With the best of intentions, NHS staff can end up complicating thingsby Peter Kellner / January 7, 2015 / Leave a comment
In this blog I break one of my own rules. I shall argue from anecdote rather than statistics. However, the anecdote is my own, and it relates to one of the claims being made about this winter’s problems with the NHS.
Last summer I had eight encounters with the NHS in 10 days. This episode showed Britain’s “national religion”, as Nigel Lawson once called it, at its best and worst. It is yet another example of how the NHS could save both money and lives. And sheds light on the current pressures on accident and emergency departments. I supported, and still do, the last Labour government’s decision to increase National Insurance to give the NHS more money. But, as William Blake once wrote, those who wish to improve things must do so in “minute particulars.”

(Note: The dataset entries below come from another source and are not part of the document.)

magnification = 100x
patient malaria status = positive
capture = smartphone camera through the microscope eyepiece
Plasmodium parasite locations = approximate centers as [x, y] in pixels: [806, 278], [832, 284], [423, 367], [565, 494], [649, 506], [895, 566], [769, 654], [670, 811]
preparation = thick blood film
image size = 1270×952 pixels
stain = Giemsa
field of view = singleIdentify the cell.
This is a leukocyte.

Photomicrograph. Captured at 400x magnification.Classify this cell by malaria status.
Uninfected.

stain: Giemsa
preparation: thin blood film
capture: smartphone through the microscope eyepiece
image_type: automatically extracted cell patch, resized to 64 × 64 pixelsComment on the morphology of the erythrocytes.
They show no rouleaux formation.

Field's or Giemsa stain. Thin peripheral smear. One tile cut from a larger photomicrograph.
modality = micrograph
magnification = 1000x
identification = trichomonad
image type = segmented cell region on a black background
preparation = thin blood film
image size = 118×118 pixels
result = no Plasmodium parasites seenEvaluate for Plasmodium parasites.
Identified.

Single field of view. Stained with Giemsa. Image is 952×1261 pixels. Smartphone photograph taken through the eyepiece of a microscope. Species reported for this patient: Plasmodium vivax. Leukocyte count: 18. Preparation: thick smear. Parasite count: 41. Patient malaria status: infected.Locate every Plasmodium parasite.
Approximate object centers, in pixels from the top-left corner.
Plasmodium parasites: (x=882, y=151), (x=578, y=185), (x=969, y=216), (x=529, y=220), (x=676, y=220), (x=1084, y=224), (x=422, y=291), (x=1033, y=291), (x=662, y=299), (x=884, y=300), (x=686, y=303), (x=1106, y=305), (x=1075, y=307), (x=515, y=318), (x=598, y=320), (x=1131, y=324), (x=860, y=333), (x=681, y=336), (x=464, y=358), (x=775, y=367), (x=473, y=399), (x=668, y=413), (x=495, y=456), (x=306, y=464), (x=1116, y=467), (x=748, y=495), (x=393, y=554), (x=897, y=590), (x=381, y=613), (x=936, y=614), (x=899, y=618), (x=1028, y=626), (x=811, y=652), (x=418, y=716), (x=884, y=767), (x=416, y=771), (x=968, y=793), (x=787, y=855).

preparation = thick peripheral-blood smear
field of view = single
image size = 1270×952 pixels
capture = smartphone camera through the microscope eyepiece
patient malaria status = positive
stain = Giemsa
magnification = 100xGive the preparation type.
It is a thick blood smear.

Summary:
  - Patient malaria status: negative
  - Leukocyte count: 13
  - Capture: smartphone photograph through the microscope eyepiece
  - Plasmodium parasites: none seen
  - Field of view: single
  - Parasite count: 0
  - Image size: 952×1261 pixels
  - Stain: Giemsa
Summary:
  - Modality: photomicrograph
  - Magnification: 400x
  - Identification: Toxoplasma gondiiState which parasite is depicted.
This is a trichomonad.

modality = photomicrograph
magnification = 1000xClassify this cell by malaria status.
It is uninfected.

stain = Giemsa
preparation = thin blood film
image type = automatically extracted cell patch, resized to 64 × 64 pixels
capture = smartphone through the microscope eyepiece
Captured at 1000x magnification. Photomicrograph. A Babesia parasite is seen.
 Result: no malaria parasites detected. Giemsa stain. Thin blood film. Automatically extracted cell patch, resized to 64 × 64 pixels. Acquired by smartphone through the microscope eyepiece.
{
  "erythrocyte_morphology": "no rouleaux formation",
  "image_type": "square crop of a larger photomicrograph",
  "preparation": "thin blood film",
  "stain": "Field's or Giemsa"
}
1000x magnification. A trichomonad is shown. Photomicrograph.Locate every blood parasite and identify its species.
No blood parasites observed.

Doctors have been telling journalists that 111 staff send too many patients to A&E. After my experience, I can believe it; but I am not sure that 111 staff are to blame.
1. After some weeks of gradually increasing backache, I contacted my local surgery. It now offers telephone consultations. An appointment was fixed for the curiously precise time of 3.21pm. To my surprise the doctor rang at exactly 3.21pm. He diagnosed inflammation and prescribed some pills. He also said there was an outside chance of another, more serious, cause. As a precautionary measure, I should come in for a blood test.